§ EXERCISE AIM
Please return the full listing. Every line must match exactly.

§ DATA TO USE
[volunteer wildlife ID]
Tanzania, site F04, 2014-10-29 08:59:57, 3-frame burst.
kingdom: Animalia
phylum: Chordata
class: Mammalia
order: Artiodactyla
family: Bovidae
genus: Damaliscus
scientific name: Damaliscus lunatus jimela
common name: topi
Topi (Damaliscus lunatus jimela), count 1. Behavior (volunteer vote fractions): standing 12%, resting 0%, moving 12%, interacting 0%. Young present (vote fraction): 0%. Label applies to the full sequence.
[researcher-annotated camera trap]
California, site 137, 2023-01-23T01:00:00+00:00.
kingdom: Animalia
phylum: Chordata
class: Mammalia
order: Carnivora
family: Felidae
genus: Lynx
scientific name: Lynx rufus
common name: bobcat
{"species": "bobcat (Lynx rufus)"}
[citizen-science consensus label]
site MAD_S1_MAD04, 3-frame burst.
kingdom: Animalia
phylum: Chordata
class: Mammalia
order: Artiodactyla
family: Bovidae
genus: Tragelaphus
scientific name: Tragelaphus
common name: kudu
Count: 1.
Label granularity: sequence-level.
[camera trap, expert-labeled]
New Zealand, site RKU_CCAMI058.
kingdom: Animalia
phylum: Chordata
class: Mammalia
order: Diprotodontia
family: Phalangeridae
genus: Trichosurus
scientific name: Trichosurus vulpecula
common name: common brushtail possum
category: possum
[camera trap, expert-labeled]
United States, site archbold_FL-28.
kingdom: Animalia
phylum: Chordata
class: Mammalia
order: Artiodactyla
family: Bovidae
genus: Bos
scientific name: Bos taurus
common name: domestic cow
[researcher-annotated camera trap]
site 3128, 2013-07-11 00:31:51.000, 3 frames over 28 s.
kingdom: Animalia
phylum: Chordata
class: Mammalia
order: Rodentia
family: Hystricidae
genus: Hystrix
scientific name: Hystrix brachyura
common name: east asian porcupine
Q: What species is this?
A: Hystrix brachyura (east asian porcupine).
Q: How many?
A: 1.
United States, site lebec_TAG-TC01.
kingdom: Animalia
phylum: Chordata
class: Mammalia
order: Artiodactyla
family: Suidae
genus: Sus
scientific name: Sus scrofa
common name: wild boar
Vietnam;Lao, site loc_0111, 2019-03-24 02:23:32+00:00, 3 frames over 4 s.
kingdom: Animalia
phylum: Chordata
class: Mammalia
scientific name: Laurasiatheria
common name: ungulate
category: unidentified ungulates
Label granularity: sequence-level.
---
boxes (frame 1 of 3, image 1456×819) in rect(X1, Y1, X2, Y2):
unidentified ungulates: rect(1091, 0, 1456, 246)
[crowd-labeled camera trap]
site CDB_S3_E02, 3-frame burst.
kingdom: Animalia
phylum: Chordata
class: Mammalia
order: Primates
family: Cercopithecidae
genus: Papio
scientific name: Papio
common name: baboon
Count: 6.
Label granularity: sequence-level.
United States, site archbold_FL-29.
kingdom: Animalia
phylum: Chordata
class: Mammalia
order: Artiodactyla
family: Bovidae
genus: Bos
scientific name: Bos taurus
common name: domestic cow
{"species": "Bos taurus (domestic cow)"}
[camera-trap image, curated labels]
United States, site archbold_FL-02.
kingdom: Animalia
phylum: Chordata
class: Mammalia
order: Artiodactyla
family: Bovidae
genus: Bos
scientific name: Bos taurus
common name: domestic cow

§ ANSWER TO THE PROBLEM
[volunteer wildlife ID]
Tanzania, site F04, 2014-10-29 08:59:57, 3-frame burst.
kingdom: Animalia
phylum: Chordata
class: Mammalia
order: Artiodactyla
family: Bovidae
genus: Damaliscus
scientific name: Damaliscus lunatus jimela
common name: topi
Topi (Damaliscus lunatus jimela), count 1. Behavior (volunteer vote fractions): standing 12%, resting 0%, moving 12%, interacting 0%. Young present (vote fraction): 0%. Label applies to the full sequence.
[researcher-annotated camera trap]
California, site 137, 2023-01-23T01:00:00+00:00.
kingdom: Animalia
phylum: Chordata
class: Mammalia
order: Carnivora
family: Felidae
genus: Lynx
scientific name: Lynx rufus
common name: bobcat
{"species": "bobcat (Lynx rufus)"}
[citizen-science consensus label]
site MAD_S1_MAD04, 3-frame burst.
kingdom: Animalia
phylum: Chordata
class: Mammalia
order: Artiodactyla
family: Bovidae
genus: Tragelaphus
scientific name: Tragelaphus
common name: kudu
Count: 1.
Label granularity: sequence-level.
[camera trap, expert-labeled]
New Zealand, site RKU_CCAMI058.
kingdom: Animalia
phylum: Chordata
class: Mammalia
order: Diprotodontia
family: Phalangeridae
genus: Trichosurus
scientific name: Trichosurus vulpecula
common name: common brushtail possum
category: possum
[camera trap, expert-labeled]
United States, site archbold_FL-28.
kingdom: Animalia
phylum: Chordata
class: Mammalia
order: Artiodactyla
family: Bovidae
genus: Bos
scientific name: Bos taurus
common name: domestic cow
[researcher-annotated camera trap]
site 3128, 2013-07-11 00:31:51.000, 3 frames over 28 s.
kingdom: Animalia
phylum: Chordata
class: Mammalia
order: Rodentia
family: Hystricidae
genus: Hystrix
scientific name: Hystrix brachyura
common name: east asian porcupine
Q: What species is this?
A: Hystrix brachyura (east asian porcupine).
Q: How many?
A: 1.
United States, site lebec_TAG-TC01.
kingdom: Animalia
phylum: Chordata
class: Mammalia
order: Artiodactyla
family: Suidae
genus: Sus
scientific name: Sus scrofa
common name: wild boar
Vietnam;Lao, site loc_0111, 2019-03-24 02:23:32+00:00, 3 frames over 4 s.
kingdom: Animalia
phylum: Chordata
class: Mammalia
scientific name: Laurasiatheria
common name: ungulate
category: unidentified ungulates
Label granularity: sequence-level.
---
boxes (frame 1 of 3, image 1456×819) in rect(X1, Y1, X2, Y2):
unidentified ungulates: rect(1091, 0, 1456, 246)
[crowd-labeled camera trap]
site CDB_S3_E02, 3-frame burst.
kingdom: Animalia
phylum: Chordata
class: Mammalia
order: Primates
family: Cercopithecidae
genus: Papio
scientific name: Papio
common name: baboon
Count: 6.
Label granularity: sequence-level.
United States, site archbold_FL-29.
kingdom: Animalia
phylum: Chordata
class: Mammalia
order: Artiodactyla
family: Bovidae
genus: Bos
scientific name: Bos taurus
common name: domestic cow
{"species": "Bos taurus (domestic cow)"}
[camera-trap image, curated labels]
United States, site archbold_FL-02.
kingdom: Animalia
phylum: Chordata
class: Mammalia
order: Artiodactyla
family: Bovidae
genus: Bos
scientific name: Bos taurus
common name: domestic cow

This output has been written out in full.